• _Document text_:
□ □ □ □

#harvest - read misalignment buckets

1 messages · Page 1 of 1 (latest)

vital rapids
#

So I'm digging into a pretty annoying issue with our VMware team, in doing this I've stumbled onto a few metrics in the LUN tab of harvest.

I've been doing Ontap since 7.2, I recall the hell of lun misalignment.
But is this chart in harvest reporting what I think it is?

If so, I presume any presence of luns in this is no-buneo like yesteryear.

I've got some luns reporting a max of 100+, and a mean of 94.8.

verbal rain
#

Not really a problem anymore because most filesystems are 4096 byte aligned. The only time it isn't is VMware snapshots are 512 byte aligned even in 2024 that I've seen.

#

Or you've got a lot of partial block reads..

vital rapids
#

Yeah we've got an issue that I'm trying to pin down regarding host(s) in VMWare once a week reporting All Paths Down for a device or two for a few seconds before ... recovering... for seemingly no reason.

It felt like a flashback to 2010 with iSCSI and block misalignment so I went digging, from the CLI, the worst I'm finding is I've got a few devices on my end that from the CLI are in the 70's for write alignment and 80's for reads.

karmic garden
#

I don't think misalignment can cause APD though...?

vital rapids
#

You didn't live through iscsi initiator resets in VMWARE 5

#

It absolutely could then. Today, probably not

karmic garden
#

misalignment doesn't cause iscsi resets

#

misalignment only means that the 4k blocks of the LUN/VMDK are not 1:1 aligned to the 4k blocks of WAFL that they reside on. So they cause extra read and/or write IO load on the system. They don't have anything to do with the SCSI protocol (be it fcp, iscsi or vmware's virtual scsi) at all

verbal rain
#

I assume you have a case open Jesse? If it's not perf, it's probably networking/packet loss.

vital rapids
#

Letting them reach conclusion before I open the can of worms with support yet.

verbal rain
#

Oh. Yeah if drivers are resetting that's not storage.

□ □ □ □

• _Given request 1_: In the forum thread on LUN misalignment, what byte alignment are VMware snapshots said to have?
The forum thread and the listing have no connection to each other.

• _Spatial relationship records_:
□ □ □ □

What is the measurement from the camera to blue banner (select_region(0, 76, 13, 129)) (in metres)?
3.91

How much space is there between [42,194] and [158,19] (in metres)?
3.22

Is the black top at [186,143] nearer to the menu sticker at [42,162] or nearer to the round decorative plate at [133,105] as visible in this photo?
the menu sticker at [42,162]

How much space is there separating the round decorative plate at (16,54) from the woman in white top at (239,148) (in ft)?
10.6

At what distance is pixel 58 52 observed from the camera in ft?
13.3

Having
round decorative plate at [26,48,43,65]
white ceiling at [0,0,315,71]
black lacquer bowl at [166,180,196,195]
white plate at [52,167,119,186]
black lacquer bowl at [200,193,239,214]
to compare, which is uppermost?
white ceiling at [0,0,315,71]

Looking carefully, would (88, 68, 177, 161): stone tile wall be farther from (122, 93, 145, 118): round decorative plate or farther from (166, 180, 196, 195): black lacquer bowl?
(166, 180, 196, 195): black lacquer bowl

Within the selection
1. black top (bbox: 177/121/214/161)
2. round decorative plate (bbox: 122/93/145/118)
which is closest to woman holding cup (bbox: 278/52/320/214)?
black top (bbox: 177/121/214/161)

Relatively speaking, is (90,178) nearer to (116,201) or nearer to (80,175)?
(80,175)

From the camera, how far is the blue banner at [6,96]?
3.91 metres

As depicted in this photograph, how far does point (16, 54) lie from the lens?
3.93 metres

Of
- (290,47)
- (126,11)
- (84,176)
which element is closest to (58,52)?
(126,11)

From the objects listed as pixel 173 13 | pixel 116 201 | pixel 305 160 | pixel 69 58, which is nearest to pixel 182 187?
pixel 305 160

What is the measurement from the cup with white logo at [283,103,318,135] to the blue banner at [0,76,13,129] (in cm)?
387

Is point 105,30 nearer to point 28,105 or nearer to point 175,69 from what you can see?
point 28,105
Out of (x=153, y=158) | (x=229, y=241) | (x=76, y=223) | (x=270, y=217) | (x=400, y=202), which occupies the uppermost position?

□ □ □ □

• _Given request 2_: Render the listing from the line with "What is the measurement from the cup" through the end of the listing as a JSON list of strings, one string per line, leaving out blank lines.

• _Final result 1_: They are 512 byte aligned.

• _Final result 2_:
[
  "What is the measurement from the cup with white logo at [283,103,318,135] to the blue banner at [0,76,13,129] (in cm)?",
  "387",
  "Is point 105,30 nearer to point 28,105 or nearer to point 175,69 from what you can see?",
  "point 28,105",
  "Out of (x=153, y=158) | (x=229, y=241) | (x=76, y=223) | (x=270, y=217) | (x=400, y=202), which occupies the uppermost position?"
]